Unabhängig davon, wie man die Schuldfrage des Ukraine-Krieges einschätzt, ist das eine unsägliche politische Dummheit, die verhängnisvolle Konsequenzen nicht nur für die Menschen in der Ukraine, sondern eben auch für die Menschen in der EU haben wird.

Dass die Europäische Union auch nach zweieinhalb Jahren eines der brutalsten Kriege auf europäischen Boden mit hunderttausenden an Toten immer noch nicht in der Lage ist, sich von den USA zu emanzipieren und eine eigenständige alternative Friedenspolitik für Europa zu formulieren, wird den europäischen Gedanken, der auf Frieden in Europa fußt, völlig zerstören.
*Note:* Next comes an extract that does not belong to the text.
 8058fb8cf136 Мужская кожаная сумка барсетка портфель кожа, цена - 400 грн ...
Die Europäische Union könnte so an ihrer martialischen Ukraine Politik zerbrechen.

Michael von der Schulenburg, ehemals Assistant Secretary-General (ASG), arbeitete 34 Jahre für die Vereinten Nation und kurz die OSZE in Führungspositionen in Entwicklungs- und Friedensmissionen in vielen Krisenregionen dieser Welt, u.a. in Afghanistan, Iran, Irak, Pakistan, Haiti, Somalia, Syrien und Sierra Leone (siehe www.michael-von-der-schulenburg.com). Er hat viel zu Fragen von Krieg und Frieden, nicht-staatlichen bewaffneten Akteuren und UN-Reformen publiziert. Er ist heute Mitglied des Europaparlaments für das Bündnis Sahra Wagenknecht.
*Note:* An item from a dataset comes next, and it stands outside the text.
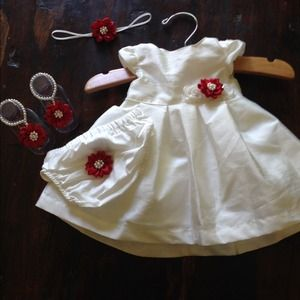 Dresses & Skirts - Baby dress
Ruth Firmenich ist Politikwissenschaftlerin. Sie war 20 Jahre lang Büroleiterin von Sahra Wagenknecht und ist Gründungsmitglied der neuen Partei Bündnis Sahra Wagenknecht. Seit 2024 ist sie Mitglied des Europäischen Parlaments und arbeitet dort gemeinsam mit Michael von der Schulenburg zu Fragen der europäischen Außen- und Sicherheitspolitik.